Reducing redundant terms

GO and large pathway sets return many overlapping terms describing the same biology. Don't list 40 near-duplicates. Options:

  • Enrichment map — graph with terms as nodes and edges weighted by gene overlap (Jaccard/overlap coefficient); cluster it and label clusters. gseapy: gp.enrichment_map(...); render with networkx (see the networkx skill).
  • Leading-edge / gene overlap clustering — group terms sharing most genes; keep one representative per group.
  • Parent terms / semantic similarity — collapse child GO terms to a parent; REVIGO-style reduction by semantic similarity.
  • Report a representative term per cluster plus the count of related terms.

Significance vs relevance

  • Check the overlap count, not just the p-value. "Term enriched, padj=0.01" with 2 genes out of a 1500-gene set is rarely meaningful.
  • Watch gene-set size: tiny sets reach significance with few genes; huge, generic sets ("metabolic process") are uninformative — the min_size/max_size filters (15–500) exist for this reason.
  • A very short ORA input (<10 genes) is underpowered; a very long one (>2000) loses specificity — prefer GSEA in both extremes.

Reproducibility checklist

  • Record exact library names and versions/date (Enrichr/GO libraries drift).
  • Record the background used (or state the default).
  • For GSEA, record permutation_num, seed, min_size, max_size, weight, and the ranking metric (e.g., DESeq2 stat).
  • State the organism and gene-ID namespace.
  • Save the full results table, not just the filtered top hits.

Publication table template

Report a compact, reviewer-friendly table:

TermSourceDirection (NES / Odds Ratio)Overlap / Set sizeFDRKey genes
Interferon alpha responseHallmarkNES +2.138/971e-4STAT1, IRF7, ISG15

For ORA use Odds Ratio + Overlap (k/K); for GSEA use NES + leading-edge size.

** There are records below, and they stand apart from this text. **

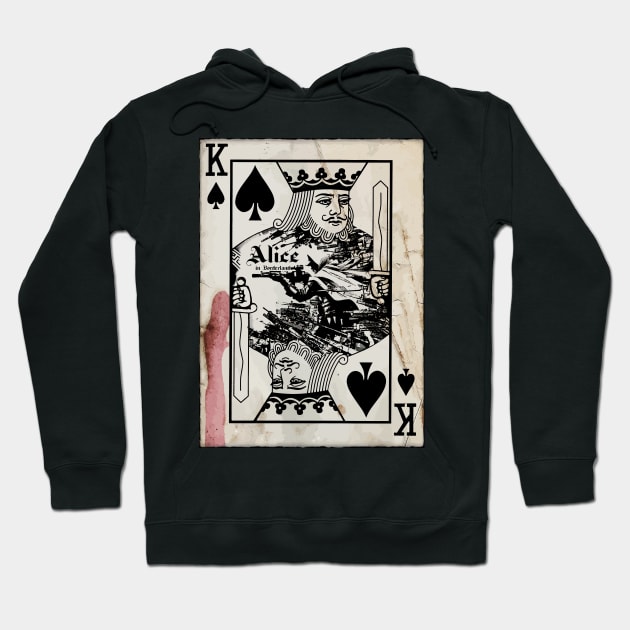 Alice in Borderland King of Spades Hoodie by PGasbarroneArt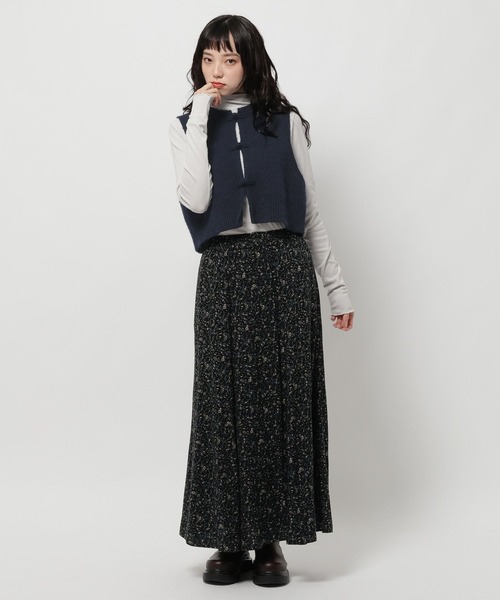 niko and（ニコアンド）の「チャイナニットベスト（ベスト）」 - WEAR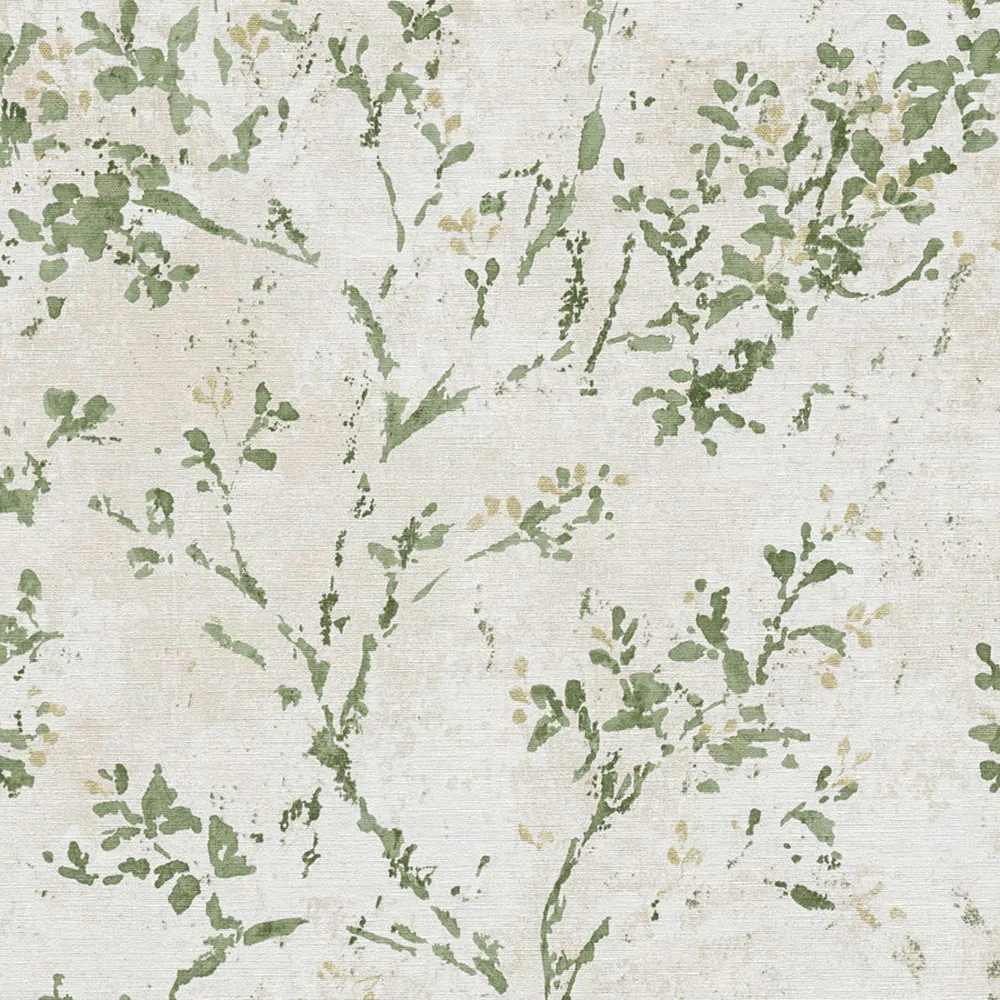 Tapet AS Creation Stories of Life 39650-4 Non Woven, Mönstrad Grön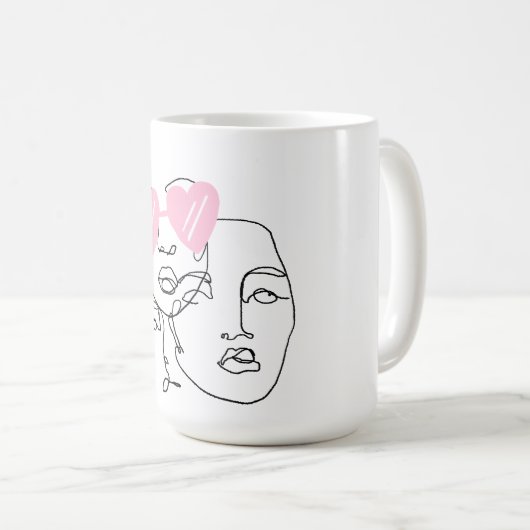 Line Art Tasse (VorderseiteRechts)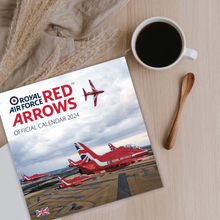 Load image into Gallery viewer, Red Arrows Official 2024 Calendar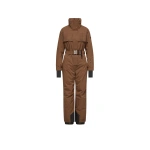 Moncler Fringe-Trimmed Ski Suit in Brown | Women's Ski Suits | Coveti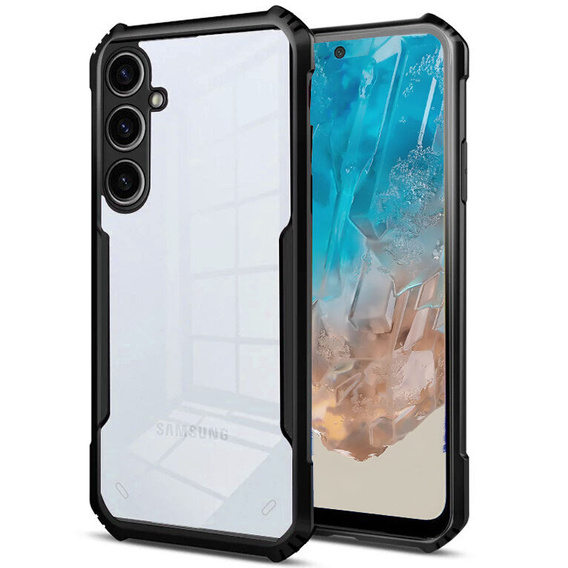 Telefontok a Samsung Galaxy M35, AntiDrop Hybrid, fekete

Note method, library version, background, and correction in the legend.

Common misinterpretations

  • "Enriched pathway X" does not mean pathway X is activated — ORA is direction-agnostic unless you split up/down lists; GSEA NES sign gives direction.
  • Overlapping significant GO terms are not independent findings.
  • Absence of enrichment ≠ absence of biology (power, annotation gaps, wrong background, or ID mismatch can all hide real signal).
  • Don't compare raw ES across gene sets — use NES.